L’architetta Rachel Armstrong, da tempo pioniera nell’ideazione di sistemi ibridi a cavallo tra biologia e tecnologia, ha proposto di integrare un sistema biofotovoltaico simile a quello che ho appena descritto inserendolo negli ambienti abitati. Secondo Armstrong, dovremmo ambire a costruire una “simbiosi ingegnerizzata con i microbi”, creature che tendiamo a considerare invasori nocivi, ma che sono invece potenziali alleati, “tra le forze più potenti in grado di dare forma al nostro mondo”. Il suo progetto Living Architecture, presentato alla Biennale di Architettura del 2016, proponeva la costruzione di celle biofotovoltaiche integrate nella struttura degli edifici. Questi “mattoni viventi” sarebbero stati in grado di nutrirsi delle acque di scarto delle abitazioni e, tramite fotosintesi, avrebbero prodotto sufficiente energia per alimentare sistemi digitali domestici capaci di comunicare e autoregolarsi senza alcun intervento umano, partecipando al cosiddetto “Internet of Things”.


A destra, batteria fotovoltaica utilizzata per alimentare un computer (Bombelli et al. 2022). A sinistra, mattoni fotosintetici nel progetto Living Architecture (Armstrong 2022).
Tecnologie come queste sono ancora molto lontane da poter essere adottate su larga scala, ma, più che come soluzioni concrete, mi interessano come prime manifestazioni di un nuovo modo di concepire la tecnologia: un paradigma che si distanzia profondamente delle macchine rigide, chiuse, e pre-programmate che le hanno precedute. Una delle caratteristiche più interessanti delle tecnologie di questo tipo è il modo in cui gestiscono l’energia di cui hanno bisogno: piuttosto che dipendere da infrastrutture energetiche esterne, sono in grado di raccoglierla dal proprio ambiente e gestirla autonomamente su scala molecolare. In un articolo che ho recentemente pubblicato, ho chiamato questa caratteristica “micro-sostenibilità”, con l’idea che un ripensamento radicale del metabolismo (attualmente insostenibile) delle nostre tecnologie debba partire dalla scala microscopica dei materiali con cui sono costruite. Nel progetto di una tecnologia micro-sostenibile, abbiamo molto da imparare dai microbi e dalle comunità che costruiscono con gli organismi più complessi che li ospitano.

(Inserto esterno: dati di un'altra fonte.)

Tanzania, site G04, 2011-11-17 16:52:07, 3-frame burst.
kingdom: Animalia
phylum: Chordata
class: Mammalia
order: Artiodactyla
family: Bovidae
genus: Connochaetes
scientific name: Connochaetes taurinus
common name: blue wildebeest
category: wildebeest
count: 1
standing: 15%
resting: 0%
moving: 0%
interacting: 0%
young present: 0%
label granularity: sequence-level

Mi capita spesso di riflettere sulla capacità delle tecnologie di agire come specchi: più le analizzo e le studio, più mi rendo conto che i modelli ingegneristici che applichiamo ai nostri artefatti riflettono l’immagine che abbiamo di noi stessi, della vita in generale, e del mondo nel suo insieme. Diversamente da uno specchio letterale, però, in questo caso entrambi i lati — la realtà primaria e il suo riflesso — sono legati da una reciprocità indissolubile. Costruire tecnologie come olobionti è uno dei molti modi in cui questa reciprocità si manifesta. Se il riconoscimento dell’importanza della simbiosi microbica nell’evoluzione della vita sulla Terra apre la possibilità di costruire tecnologie più sostenibili, la costruzione di queste tecnologie ci permette a sua volta di costruire un rapporto più cooperativo con il mondo più-che-umano. Mentre la nostra visione della natura cambia, le nostre tecnologie si trasformano; se le nostre tecnologie si trasformano, anche la nostra visione del mondo, e il modo in cui agiamo al suo interno, possono cambiare.